Namibia, which attained independence in 1990, 10 years after Zimbabwe, had some catching up to do – and it did and has now overtaken Zimbabwe in all the political and economic indicators. Zimbabwe is stuck in political and economic ground zero while Namibia marches on.

Election observers said polls held under Pohamba’s leadership were free and fair. The Swapo government, because it has nothing to hide, was the first in Africa to embrace e-voting, doing so in last year’s general election.

Now contrast this with the perennially disputed elections in Zimbabwe, the last of which was in 2013 where a consolidated voters’ roll was denied to the opposition, not to mention the latest episode just two weeks ago when Vice-President Emmerson Mnangagwa brazenly intimidated villagers, saying: “Nobody comes to vote in the same manner death comes, for death you cannot build a fence to keep it out, but a person who votes we can tell if they are for us or not with us and those who are not ours we will fence them out.”

The regular infusion of new blood has reinvigorated, re-energised and rejuvenated Namibia along with Mozambique and Zambia. Competitive politics – whether within the party or outside the party – is healthy and beneficial. Zimbabwe has been a victim of closed politics. That is why the late General Vitalis Zvinavashe infamously said the Presidency was a “straitjacket” and he would not salute any winner who did not participate in the liberation war. It has been all about anointive politics, the latest beneficiary being First Lady Grace Mugabe who has risen to the top echelons of Zanu PF in record time.

**The data**
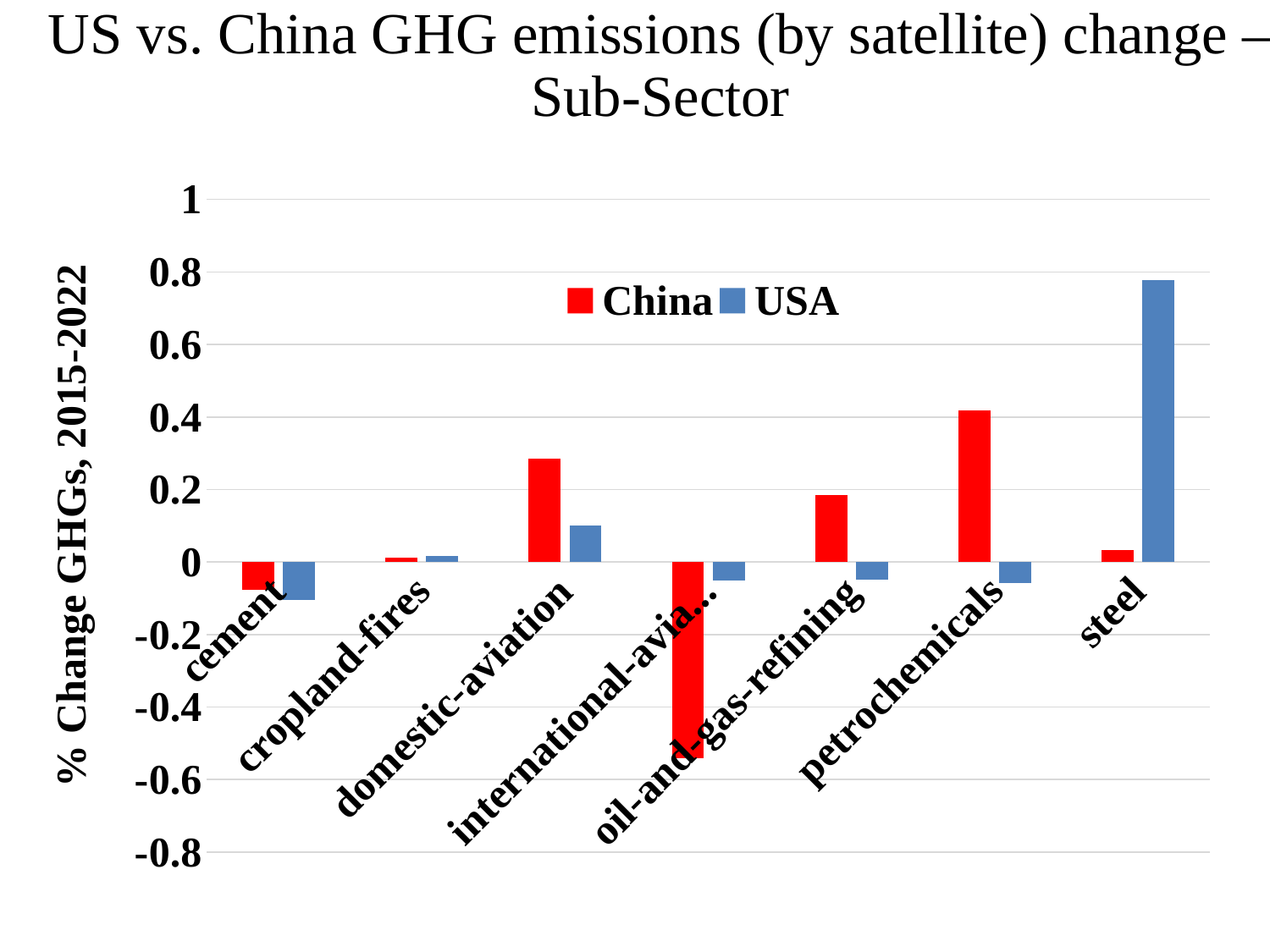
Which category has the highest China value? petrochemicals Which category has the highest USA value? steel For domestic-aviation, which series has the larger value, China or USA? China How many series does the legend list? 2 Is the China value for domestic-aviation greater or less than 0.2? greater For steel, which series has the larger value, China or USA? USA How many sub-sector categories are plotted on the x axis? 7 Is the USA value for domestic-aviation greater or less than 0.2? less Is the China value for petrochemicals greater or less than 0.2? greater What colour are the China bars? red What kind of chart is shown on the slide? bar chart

==

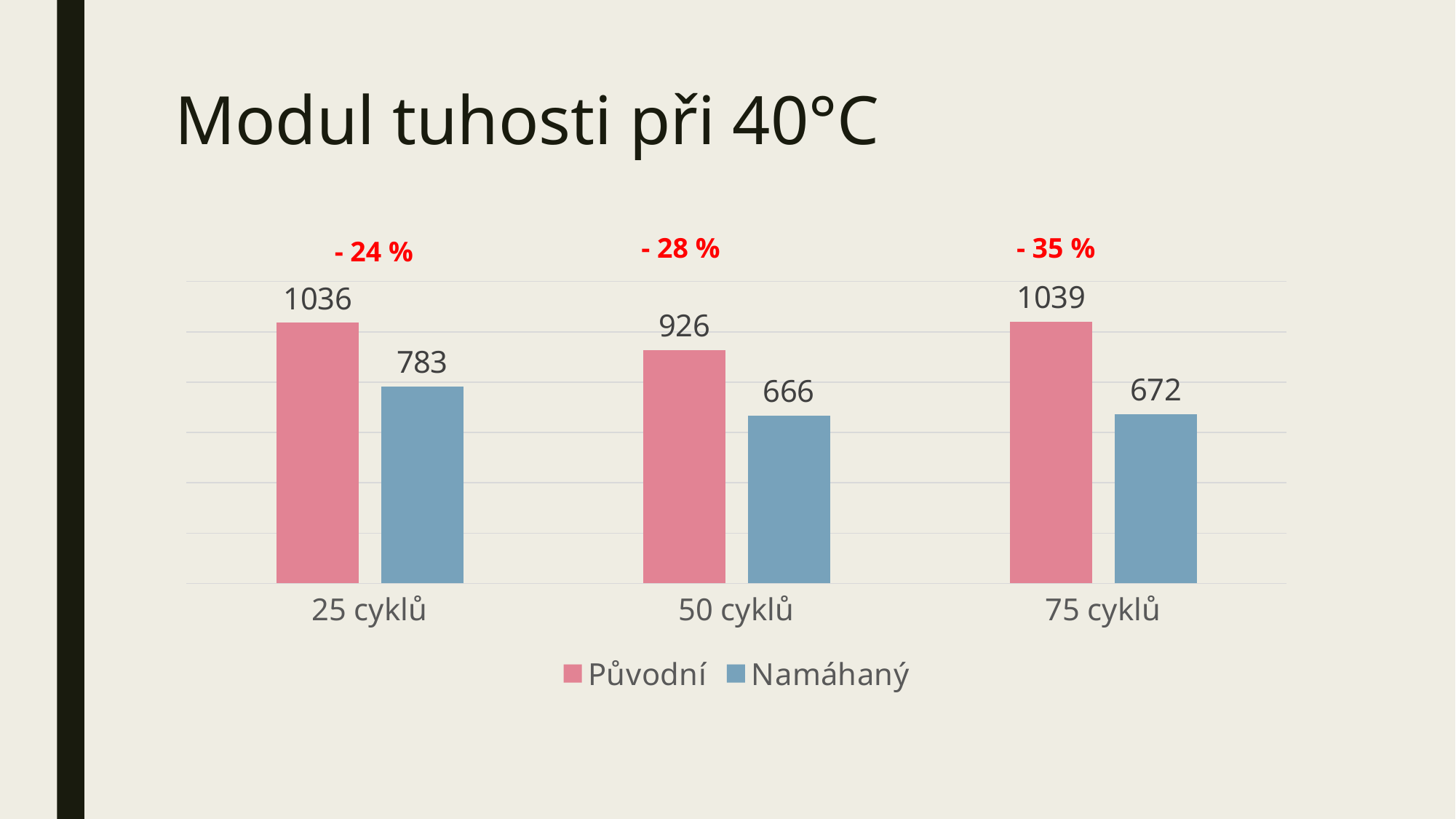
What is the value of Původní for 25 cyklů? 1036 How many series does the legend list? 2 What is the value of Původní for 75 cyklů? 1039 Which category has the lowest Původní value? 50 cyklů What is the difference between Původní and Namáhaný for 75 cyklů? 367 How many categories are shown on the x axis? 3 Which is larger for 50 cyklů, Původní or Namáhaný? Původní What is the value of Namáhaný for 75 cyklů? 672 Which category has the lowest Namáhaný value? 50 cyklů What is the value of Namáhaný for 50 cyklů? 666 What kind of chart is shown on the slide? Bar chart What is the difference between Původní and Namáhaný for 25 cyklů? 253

---

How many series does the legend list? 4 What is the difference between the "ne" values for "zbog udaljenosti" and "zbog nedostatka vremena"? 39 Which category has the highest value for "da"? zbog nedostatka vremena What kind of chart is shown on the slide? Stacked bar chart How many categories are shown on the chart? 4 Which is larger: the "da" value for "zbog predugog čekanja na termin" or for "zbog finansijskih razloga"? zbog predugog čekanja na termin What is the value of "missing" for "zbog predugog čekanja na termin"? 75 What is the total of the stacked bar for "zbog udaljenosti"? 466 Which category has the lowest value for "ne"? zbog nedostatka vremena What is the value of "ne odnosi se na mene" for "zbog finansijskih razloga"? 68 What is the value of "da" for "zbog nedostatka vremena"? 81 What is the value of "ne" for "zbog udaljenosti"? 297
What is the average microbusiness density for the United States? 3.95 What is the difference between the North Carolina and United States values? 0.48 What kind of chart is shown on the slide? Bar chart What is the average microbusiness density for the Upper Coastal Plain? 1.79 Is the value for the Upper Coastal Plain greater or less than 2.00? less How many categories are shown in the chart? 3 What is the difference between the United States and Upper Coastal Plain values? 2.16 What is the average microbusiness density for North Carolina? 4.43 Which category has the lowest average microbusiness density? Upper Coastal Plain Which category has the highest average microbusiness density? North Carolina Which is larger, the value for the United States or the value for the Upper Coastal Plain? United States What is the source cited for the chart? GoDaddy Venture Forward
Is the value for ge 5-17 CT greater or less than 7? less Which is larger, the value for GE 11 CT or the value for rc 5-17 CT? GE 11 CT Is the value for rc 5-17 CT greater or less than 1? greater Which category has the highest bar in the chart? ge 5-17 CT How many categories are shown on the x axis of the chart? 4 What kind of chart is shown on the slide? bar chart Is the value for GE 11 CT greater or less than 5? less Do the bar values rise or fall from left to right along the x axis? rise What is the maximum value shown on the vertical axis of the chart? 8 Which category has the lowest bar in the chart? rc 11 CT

**Task list**
(A) According to the passage on Namibia and Zimbabwe, which government was the first in Africa to embrace e-voting?
(B) Return the part of the passage on Namibia and Zimbabwe starting at "The regular infusion" and ending at "in record time.", copied word for word.
The rows above play no role here.

**Results**
(A) The Swapo government.

(B)
The regular infusion of new blood has reinvigorated, re-energised and rejuvenated Namibia along with Mozambique and Zambia. Competitive politics – whether within the party or outside the party – is healthy and beneficial. Zimbabwe has been a victim of closed politics. That is why the late General Vitalis Zvinavashe infamously said the Presidency was a “straitjacket” and he would not salute any winner who did not participate in the liberation war. It has been all about anointive politics, the latest beneficiary being First Lady Grace Mugabe who has risen to the top echelons of Zanu PF in record time.